The fantasy of an enlightened West that spreads civilization to a savage world of religious fanatics is not supported by history. The worst genocides and slaughters of the last century were perpetrated by highly industrialized nations. Muslims, including Saddam Hussein’s brutal regime, have a long way to go before they reach the body count of the secular regimes of the Nazis, the Soviet Union or the Chinese communists. It was, in fact, the Muslim-led government in Bosnia that protected minorities during the war while the Serbian Orthodox Christians carried out mass executions, campaigns of genocide and ethnic cleansing that left 250,000 dead.

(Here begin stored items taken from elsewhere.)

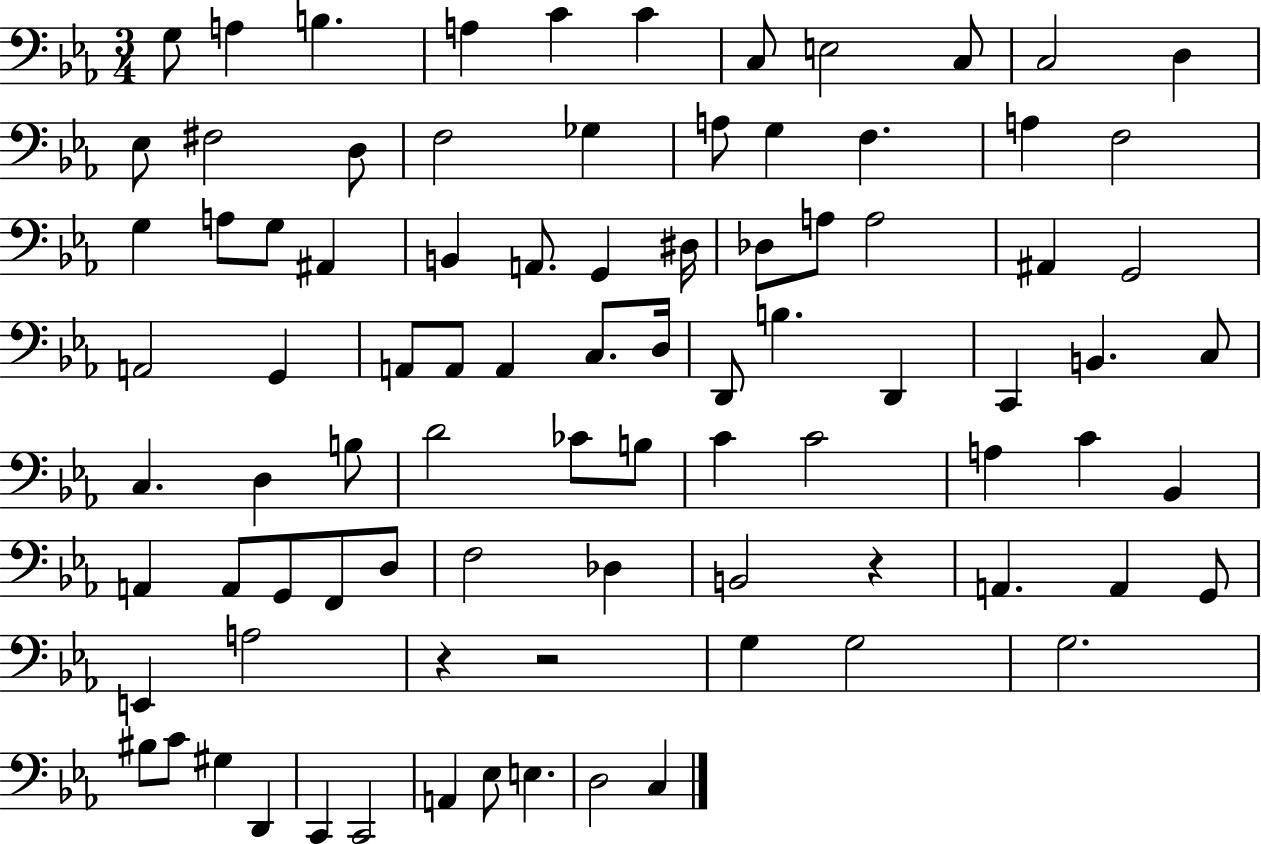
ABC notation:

X:1
T:Untitled
M:3/4
L:1/4
K:Eb
G,/2 A, B, A, C C C,/2 E,2 C,/2 C,2 D, _E,/2 ^F,2 D,/2 F,2 _G, A,/2 G, F, A, F,2 G, A,/2 G,/2 ^A,, B,, A,,/2 G,, ^D,/4 _D,/2 A,/2 A,2 ^A,, G,,2 A,,2 G,, A,,/2 A,,/2 A,, C,/2 D,/4 D,,/2 B, D,, C,, B,, C,/2 C, D, B,/2 D2 _C/2 B,/2 C C2 A, C _B,, A,, A,,/2 G,,/2 F,,/2 D,/2 F,2 _D, B,,2 z A,, A,, G,,/2 E,, A,2 z z2 G, G,2 G,2 ^B,/2 C/2 ^G, D,, C,, C,,2 A,, _E,/2 E, D,2 C,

Those who externalize evil and seek to eradicate that evil through violence lose touch with their own humanity and the humanity of others. They cannot make moral distinctions. They are blind to their own moral corruption. In the name of civilization and high ideals, in the name of reason and science, they become monsters. We will never free ourselves from the self-delusion of the “war on terror” until we first vanquish the terrorist within.
Until we do so, we will “keep walking” a path of terror and violence, much of it of our own making.
Those who attempt to mend the flaws in the human species through force embrace a perverted idealism. Those who believe that history is a progressive march toward human perfectibility, and that they have the moral right to force this progress on others, no longer know what it is to be human. In the name of the noblest virtues they sink to the depths of criminality and moral depravity. This self-delusion comes to us in many forms. It can be wrapped in the language of Western civilization, democracy, religion, the master race, Liberté, égalité, fraternité, the worker’s paradise, the idyllic agrarian society, the new man or scientific rationalism. The jargon is varied. The dark sentiment is the same.
Until we hold accountable the torturers among us — and those who authorized or built the legal framework to support torture are even more responsible for torture than the individual interrogators, for they are accountable for what happens in every interrogation room, in every dark cell, at every “black site” — we are, ourselves torturers, terrorists, and unrepentant.